Excellent links. And this was just on my mind in fact.
In most web-servers there is a list of regexes - typically starting stems, almost more glob-like - that are defined in precedence order to match requests to handlers.
Are there any libraries that can treat this as a single effective operation, rather than just testing against each regex as an island until there's a match?
Are you are interested in the parsing of the HTTP requests? I think I've recently seen some hand-coded state-based C implementation (I guess it can even be O(n)?) in some fast open-source HTTP server.
The last time I looked at nginx it parsed the HTTP request with a hand-coded state machine but routes that are defined by regular expression matching were handled one expression at a time.
Routes that are not defined by regular expressions used a much faster tree based method.
Lex and Flex both generate C (Flex has an option to output C++ instead, IIRC), yes. There are similar tools for other languages though: Java has JLex, ANTLR, etc. for example.

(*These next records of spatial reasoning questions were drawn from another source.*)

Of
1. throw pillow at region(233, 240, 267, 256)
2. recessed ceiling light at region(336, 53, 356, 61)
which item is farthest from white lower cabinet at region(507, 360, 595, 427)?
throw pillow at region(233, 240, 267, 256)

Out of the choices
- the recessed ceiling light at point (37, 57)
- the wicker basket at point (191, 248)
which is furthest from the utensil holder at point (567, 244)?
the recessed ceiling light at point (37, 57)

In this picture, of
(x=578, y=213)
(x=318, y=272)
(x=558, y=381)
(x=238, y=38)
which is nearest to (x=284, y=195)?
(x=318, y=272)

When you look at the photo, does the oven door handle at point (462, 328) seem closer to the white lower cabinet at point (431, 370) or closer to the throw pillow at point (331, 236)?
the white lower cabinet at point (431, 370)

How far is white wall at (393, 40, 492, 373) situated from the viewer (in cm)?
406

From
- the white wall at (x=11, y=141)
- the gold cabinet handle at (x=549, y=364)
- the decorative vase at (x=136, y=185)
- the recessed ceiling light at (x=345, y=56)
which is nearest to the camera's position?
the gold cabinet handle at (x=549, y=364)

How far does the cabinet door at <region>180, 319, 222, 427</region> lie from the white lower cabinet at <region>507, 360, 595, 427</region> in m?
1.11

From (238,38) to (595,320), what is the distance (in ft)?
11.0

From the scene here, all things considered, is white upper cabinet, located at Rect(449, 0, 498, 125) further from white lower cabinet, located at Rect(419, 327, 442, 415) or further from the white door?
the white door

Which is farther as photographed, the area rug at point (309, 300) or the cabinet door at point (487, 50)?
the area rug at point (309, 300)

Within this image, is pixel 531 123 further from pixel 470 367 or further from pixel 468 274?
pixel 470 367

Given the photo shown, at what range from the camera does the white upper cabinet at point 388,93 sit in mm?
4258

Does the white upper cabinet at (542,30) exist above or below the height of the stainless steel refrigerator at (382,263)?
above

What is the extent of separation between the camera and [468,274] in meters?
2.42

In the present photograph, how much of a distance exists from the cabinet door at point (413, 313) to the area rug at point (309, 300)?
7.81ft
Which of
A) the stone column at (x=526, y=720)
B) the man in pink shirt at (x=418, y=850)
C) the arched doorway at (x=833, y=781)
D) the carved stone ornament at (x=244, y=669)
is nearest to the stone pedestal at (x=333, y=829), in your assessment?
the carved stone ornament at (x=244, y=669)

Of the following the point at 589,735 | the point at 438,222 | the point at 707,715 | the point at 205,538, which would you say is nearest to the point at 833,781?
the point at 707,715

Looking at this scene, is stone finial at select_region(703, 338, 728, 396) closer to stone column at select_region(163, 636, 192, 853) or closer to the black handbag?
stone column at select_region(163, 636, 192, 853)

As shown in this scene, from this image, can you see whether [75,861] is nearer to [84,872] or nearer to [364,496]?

Re: the config file - how often does it change? Does it really need to be deferred to runtime, or is it just startup time? My (probably out-of-date) understanding of rewrite rules in apache, for example, is that you need to bounce the server for it to pick up changes; that would also be sufficient for it to pick up changes to the flex file and rebuild. Running flex and compiling the output is quick enough to be instantaneous from the point of the admin restarting a server.
If it really can change at runtime, I guess the point is to avoid downtime while updating the configuration? There are ways around this too, some more practical than others. If your servers are behind a load balancer you can do a rolling restart to pick up changes. If that's not an option it's possible, though probably not trivial, to hot-patch the native code. YMMV. :-)
They also extend it to weighted regular expressions and even lazy, infinite regular expressions.